▶ EXERCISE INSTRUCTIONS: Among the entries below, find the line with "UN Global Compact", then quote it and each following line up to and including the line with "Nestlé en la Comunidad", and nothing else.

▶ GIVEN INFORMATION:
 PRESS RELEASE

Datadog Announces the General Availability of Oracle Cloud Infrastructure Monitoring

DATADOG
--
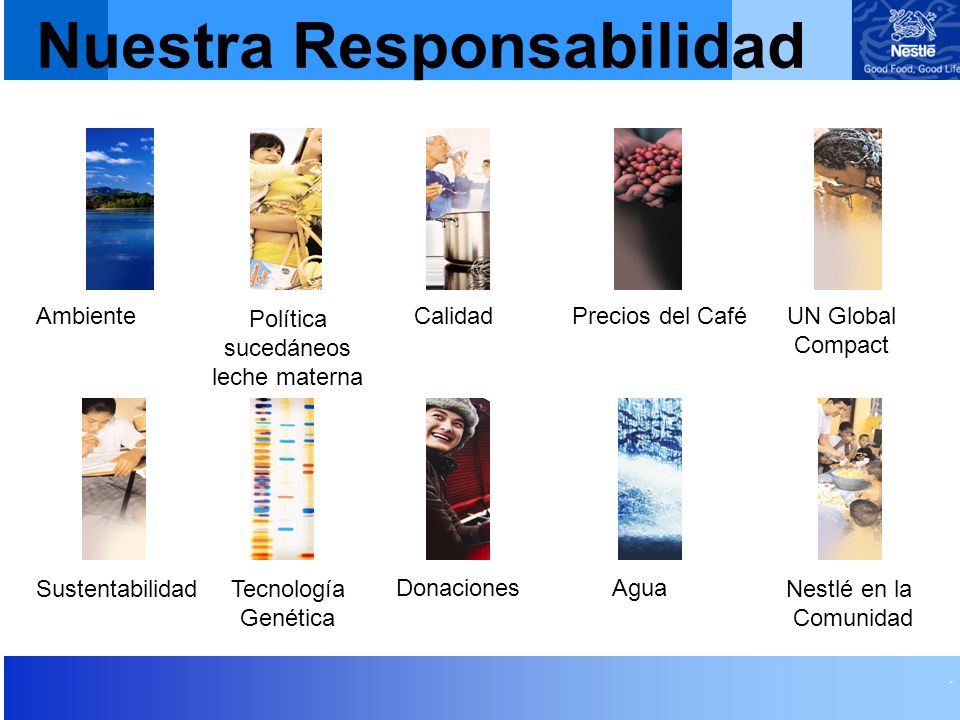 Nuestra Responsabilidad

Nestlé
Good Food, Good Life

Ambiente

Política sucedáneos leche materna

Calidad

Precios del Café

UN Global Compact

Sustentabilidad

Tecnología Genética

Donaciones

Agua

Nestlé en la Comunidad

▶ RESPONSE TO THE TASK:
UN Global Compact

Sustentabilidad

Tecnología Genética

Donaciones

Agua

Nestlé en la Comunidad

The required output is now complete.